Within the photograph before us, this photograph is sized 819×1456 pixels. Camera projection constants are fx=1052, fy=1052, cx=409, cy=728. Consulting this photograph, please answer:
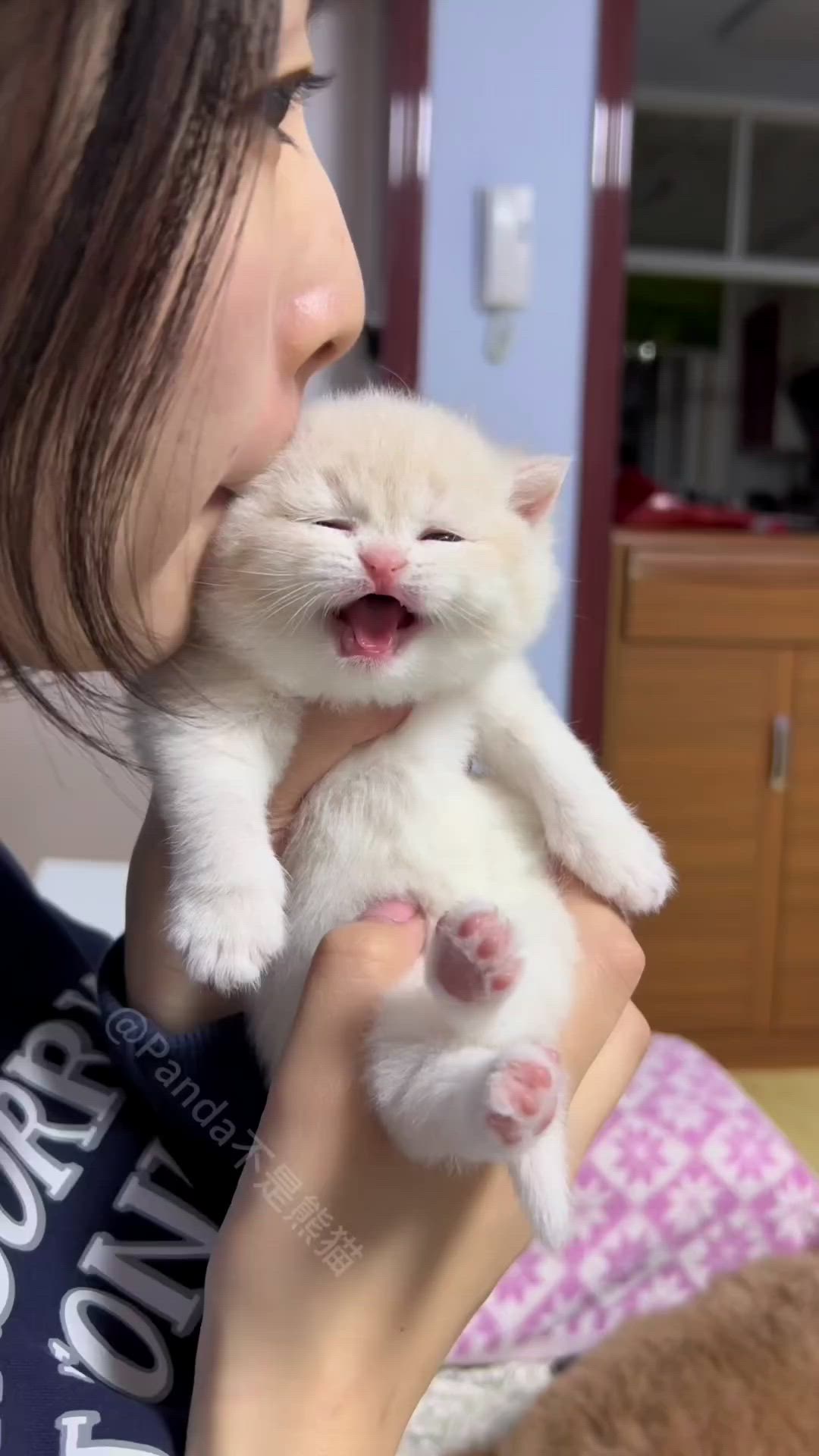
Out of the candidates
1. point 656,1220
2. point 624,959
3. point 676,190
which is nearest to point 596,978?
point 624,959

+++

▶ **WRITTEN PROBLEM**:
Please express every line of the records as a JSON list of strings, one string per line, with blank lines and the pictures left out.

▶ **REPLY**:
[
  "Within the photograph before us, this photograph is sized 819×1456 pixels. Camera projection constants are fx=1052, fy=1052, cx=409, cy=728. Consulting this photograph, please answer:",
  "Out of the candidates",
  "1. point 656,1220",
  "2. point 624,959",
  "3. point 676,190",
  "which is nearest to point 596,978?",
  "point 624,959"
]